What Should Your Policy Include?
Address it before it starts
Encourage your tenants to solve their problems on their own. When a tenant first moves in, offer them helpful suggestions about dealing with their neighbours. You can include a handout with your tenant welcome package. In the case of most noise complaints, the offending tenant often does not realize they are being too loud and will happily turn down their TV or music, and quiet down a party if a polite request is made.
Provide your tenants with instructions about how to file a complaint. Do you want your tenants to call you every time they have a complaint? Do you want them to fill out a complaint form? Do you prefer an email? Communicating your preferred method of communication to your tenants will help to avoid late-night calls to your emergency or maintenance lines.
Always Acknowledge Your Tenant’s Complaint
You must respond and acknowledge your tenant’s complaint as soon as possible. It is important that you take complaints seriously, so your tenants feel valued and respected. (Even if you have to suppress an eye roll from Tenant Tina for another complaint about Tenant Tom’s “animated gaming enthusiasm.) Explain to your tenant that you empathise with their situation and that you will do what you can to mitigate the behaviour.
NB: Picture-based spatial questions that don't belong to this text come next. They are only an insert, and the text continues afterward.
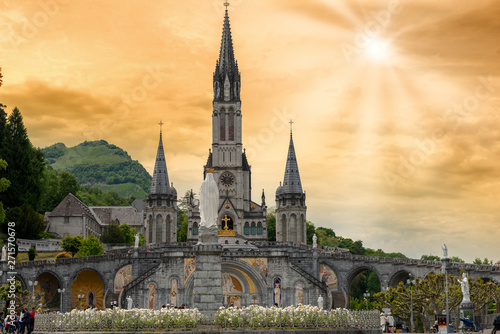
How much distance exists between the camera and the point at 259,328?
2952cm

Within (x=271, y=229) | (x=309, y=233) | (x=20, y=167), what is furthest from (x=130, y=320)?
(x=309, y=233)

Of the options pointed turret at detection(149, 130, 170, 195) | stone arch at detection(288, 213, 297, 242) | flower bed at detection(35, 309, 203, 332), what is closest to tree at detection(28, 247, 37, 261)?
pointed turret at detection(149, 130, 170, 195)

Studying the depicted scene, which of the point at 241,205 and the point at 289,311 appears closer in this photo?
Result: the point at 289,311

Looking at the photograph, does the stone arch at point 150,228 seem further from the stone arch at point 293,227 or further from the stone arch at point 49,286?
the stone arch at point 49,286

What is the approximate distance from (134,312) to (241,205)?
74.2m

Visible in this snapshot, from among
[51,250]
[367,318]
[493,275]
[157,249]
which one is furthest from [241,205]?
[367,318]

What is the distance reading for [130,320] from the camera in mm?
29703

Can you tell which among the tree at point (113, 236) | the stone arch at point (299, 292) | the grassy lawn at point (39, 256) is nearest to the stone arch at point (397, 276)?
the stone arch at point (299, 292)

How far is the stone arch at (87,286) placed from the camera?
74.6 meters

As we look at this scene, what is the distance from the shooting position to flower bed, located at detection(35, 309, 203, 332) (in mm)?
29484

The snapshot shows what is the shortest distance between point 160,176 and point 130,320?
238 ft

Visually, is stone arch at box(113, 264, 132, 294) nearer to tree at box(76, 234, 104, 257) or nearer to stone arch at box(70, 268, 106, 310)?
stone arch at box(70, 268, 106, 310)

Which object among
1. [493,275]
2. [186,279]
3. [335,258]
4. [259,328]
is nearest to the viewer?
[259,328]

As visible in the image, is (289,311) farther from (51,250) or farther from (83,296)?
(51,250)
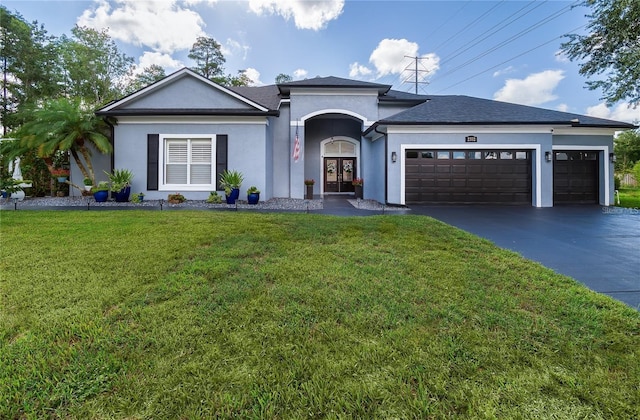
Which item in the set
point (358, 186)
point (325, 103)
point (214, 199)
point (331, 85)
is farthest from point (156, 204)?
point (358, 186)

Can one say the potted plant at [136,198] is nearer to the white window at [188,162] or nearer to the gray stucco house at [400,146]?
the gray stucco house at [400,146]

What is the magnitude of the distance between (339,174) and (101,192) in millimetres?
11629

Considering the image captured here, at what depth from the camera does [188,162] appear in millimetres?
12414

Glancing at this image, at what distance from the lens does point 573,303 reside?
329 cm

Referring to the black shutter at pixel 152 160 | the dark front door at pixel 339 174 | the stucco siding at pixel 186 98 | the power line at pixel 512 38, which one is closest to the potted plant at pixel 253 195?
the stucco siding at pixel 186 98

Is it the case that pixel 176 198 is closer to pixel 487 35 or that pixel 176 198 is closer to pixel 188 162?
pixel 188 162

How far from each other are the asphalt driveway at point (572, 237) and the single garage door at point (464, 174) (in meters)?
0.83

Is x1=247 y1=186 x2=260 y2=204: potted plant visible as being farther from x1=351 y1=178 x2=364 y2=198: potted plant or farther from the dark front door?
the dark front door

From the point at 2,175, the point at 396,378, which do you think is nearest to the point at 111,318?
the point at 396,378

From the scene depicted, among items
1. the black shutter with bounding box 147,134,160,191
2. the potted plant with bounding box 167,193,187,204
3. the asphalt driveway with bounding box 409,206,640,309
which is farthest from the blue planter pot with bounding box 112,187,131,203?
the asphalt driveway with bounding box 409,206,640,309

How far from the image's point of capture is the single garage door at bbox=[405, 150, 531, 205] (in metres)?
12.3

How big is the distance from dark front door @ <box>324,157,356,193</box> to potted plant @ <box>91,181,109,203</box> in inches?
418

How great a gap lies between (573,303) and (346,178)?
15.5 meters

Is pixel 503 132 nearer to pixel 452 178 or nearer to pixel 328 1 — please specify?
pixel 452 178
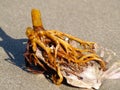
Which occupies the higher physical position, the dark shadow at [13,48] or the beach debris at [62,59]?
the beach debris at [62,59]

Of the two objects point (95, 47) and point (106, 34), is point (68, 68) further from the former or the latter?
point (106, 34)

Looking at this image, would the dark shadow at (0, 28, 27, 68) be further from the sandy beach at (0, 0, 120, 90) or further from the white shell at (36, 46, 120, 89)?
the white shell at (36, 46, 120, 89)

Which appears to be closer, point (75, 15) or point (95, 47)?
point (95, 47)

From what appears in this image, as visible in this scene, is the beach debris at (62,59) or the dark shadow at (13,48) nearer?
the beach debris at (62,59)

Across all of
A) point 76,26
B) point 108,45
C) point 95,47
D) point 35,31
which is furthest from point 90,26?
point 35,31

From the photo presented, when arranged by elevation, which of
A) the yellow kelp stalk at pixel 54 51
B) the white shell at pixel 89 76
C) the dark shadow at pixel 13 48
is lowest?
the dark shadow at pixel 13 48

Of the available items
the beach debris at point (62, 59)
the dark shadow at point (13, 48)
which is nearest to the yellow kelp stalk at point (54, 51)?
the beach debris at point (62, 59)

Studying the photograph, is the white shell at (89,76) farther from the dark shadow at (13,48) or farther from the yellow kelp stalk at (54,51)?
the dark shadow at (13,48)

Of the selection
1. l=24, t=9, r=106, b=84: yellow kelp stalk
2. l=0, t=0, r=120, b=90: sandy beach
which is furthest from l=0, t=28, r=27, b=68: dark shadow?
l=24, t=9, r=106, b=84: yellow kelp stalk
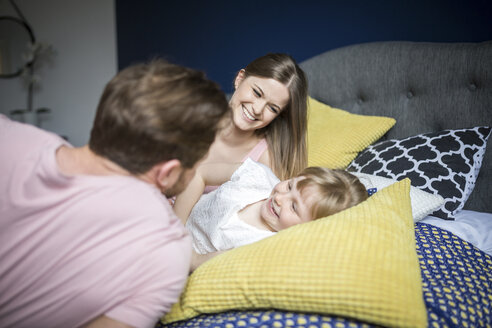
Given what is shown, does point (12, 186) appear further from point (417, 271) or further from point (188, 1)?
point (188, 1)

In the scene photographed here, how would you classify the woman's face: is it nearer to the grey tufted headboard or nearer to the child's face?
the child's face

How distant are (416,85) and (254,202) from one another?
3.47ft

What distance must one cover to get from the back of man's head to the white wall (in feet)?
11.5

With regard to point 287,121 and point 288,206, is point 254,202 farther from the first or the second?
point 287,121

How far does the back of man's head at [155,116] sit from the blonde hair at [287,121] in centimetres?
92

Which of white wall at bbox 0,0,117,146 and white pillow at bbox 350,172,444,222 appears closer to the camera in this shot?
white pillow at bbox 350,172,444,222

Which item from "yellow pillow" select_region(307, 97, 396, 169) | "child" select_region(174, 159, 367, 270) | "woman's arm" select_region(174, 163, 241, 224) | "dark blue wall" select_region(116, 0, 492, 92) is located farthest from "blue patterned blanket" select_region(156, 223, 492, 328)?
"dark blue wall" select_region(116, 0, 492, 92)

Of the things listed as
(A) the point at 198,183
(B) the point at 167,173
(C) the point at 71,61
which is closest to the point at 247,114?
(A) the point at 198,183

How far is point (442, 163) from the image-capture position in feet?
4.67

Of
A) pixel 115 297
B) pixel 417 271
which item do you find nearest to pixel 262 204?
pixel 417 271

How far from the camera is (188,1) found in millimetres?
2990

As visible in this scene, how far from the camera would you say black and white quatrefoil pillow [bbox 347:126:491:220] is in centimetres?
137

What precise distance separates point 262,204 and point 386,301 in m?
0.63

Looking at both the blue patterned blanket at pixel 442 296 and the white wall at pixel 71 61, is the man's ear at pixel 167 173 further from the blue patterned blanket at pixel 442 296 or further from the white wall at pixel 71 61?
the white wall at pixel 71 61
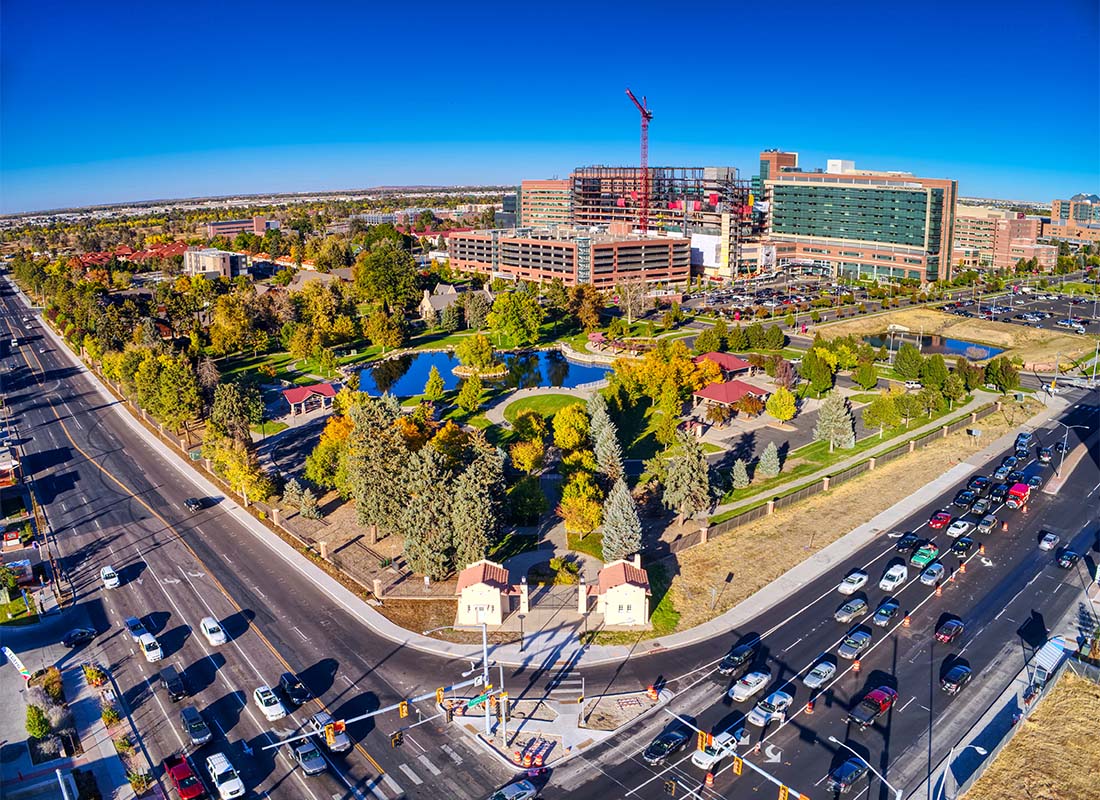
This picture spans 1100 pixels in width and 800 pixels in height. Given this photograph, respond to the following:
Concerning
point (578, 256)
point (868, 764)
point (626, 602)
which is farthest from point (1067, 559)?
point (578, 256)

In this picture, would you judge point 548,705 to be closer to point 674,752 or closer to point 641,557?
point 674,752

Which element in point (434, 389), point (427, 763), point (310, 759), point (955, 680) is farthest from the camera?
point (434, 389)

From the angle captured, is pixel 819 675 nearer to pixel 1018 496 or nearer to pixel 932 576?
pixel 932 576

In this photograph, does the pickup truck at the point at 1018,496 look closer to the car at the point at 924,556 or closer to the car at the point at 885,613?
the car at the point at 924,556

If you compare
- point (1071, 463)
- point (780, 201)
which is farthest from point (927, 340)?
point (780, 201)

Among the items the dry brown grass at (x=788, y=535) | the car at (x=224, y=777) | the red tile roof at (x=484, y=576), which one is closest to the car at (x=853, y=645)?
the dry brown grass at (x=788, y=535)

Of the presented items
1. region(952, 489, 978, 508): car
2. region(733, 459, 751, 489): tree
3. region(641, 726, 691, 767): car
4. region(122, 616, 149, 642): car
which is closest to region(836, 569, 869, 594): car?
region(733, 459, 751, 489): tree

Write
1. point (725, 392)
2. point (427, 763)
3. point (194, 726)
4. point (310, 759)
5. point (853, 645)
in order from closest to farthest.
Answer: point (310, 759) < point (427, 763) < point (194, 726) < point (853, 645) < point (725, 392)
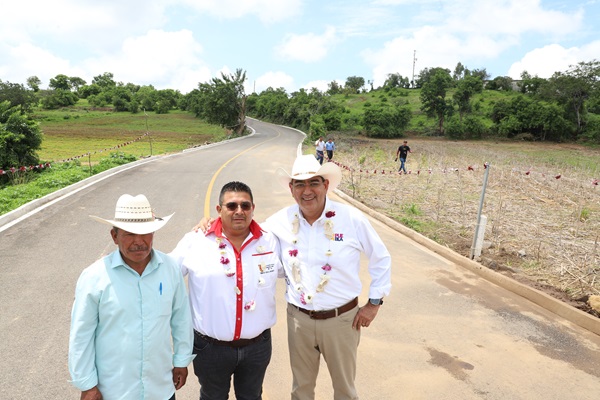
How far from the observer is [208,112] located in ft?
155

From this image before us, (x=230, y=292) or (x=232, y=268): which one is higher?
(x=232, y=268)

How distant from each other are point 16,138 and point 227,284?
19.1 meters

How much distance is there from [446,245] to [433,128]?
4635 cm

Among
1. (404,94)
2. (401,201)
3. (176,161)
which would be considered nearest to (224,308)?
(401,201)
If no action can be taken, explain why.
Make a call
Contact the tenant in dispute by phone and advise them that a complaint has been made, and explain the details around it. Do not tell them who made the complaint, this can cause further disputes or tension among your tenants. If they are breaking rules which are stipulated in the lease agreement, reference this violation and request that the behaviour is corrected. Remind them that lease violations are grounds for eviction. Oftentimes a request and warning are all that are needed.
Put it in writing
After your phone call, send an email to the tenant in dispute, confirming your conversation and what was discussed. Your letter should detail any actions moving forward that they or management will take to address the issue and reference any specific lease violations.
This is where tenant complaint forms can come in handy. You should also have a record of the date the complaint was made, what actions you took, your conversation with the offending tenant and what settlement was agreed upon. Make sure to log all complaints, and build a file against repeat offenders. This will help if you find yourself before the Ontario Landlord and Tenant Board or in the middle of legal action.
Check-in with the tenant who made the complaint. You want to ensure they are comfortable and satisfied with their rental arrangement. You don’t necessarily have to ask specifically about the situation or complaint, but reaching out will remind them that they are respected.
A tenant who is being difficult and disruptive should recognize their own responsibility to follow your lease terms and change their behaviour after receiving a complaint notice.
If a situation poses a potential threat to anyone’s health or safety, be prepared with legal counsel to take appropriate actions. Do not be afraid to remind your tenants that if warranted they can certainly call the police to address disputes where they have been or feel threatened.
Landlords don’t always realise that they are often called upon to be the “referee” between feuding tenants. Having a successful rental property means creating a positive atmosphere among tenants. Proactively managing tenant disputes encourages tenant retention and signals that you are a great landlord and property manager.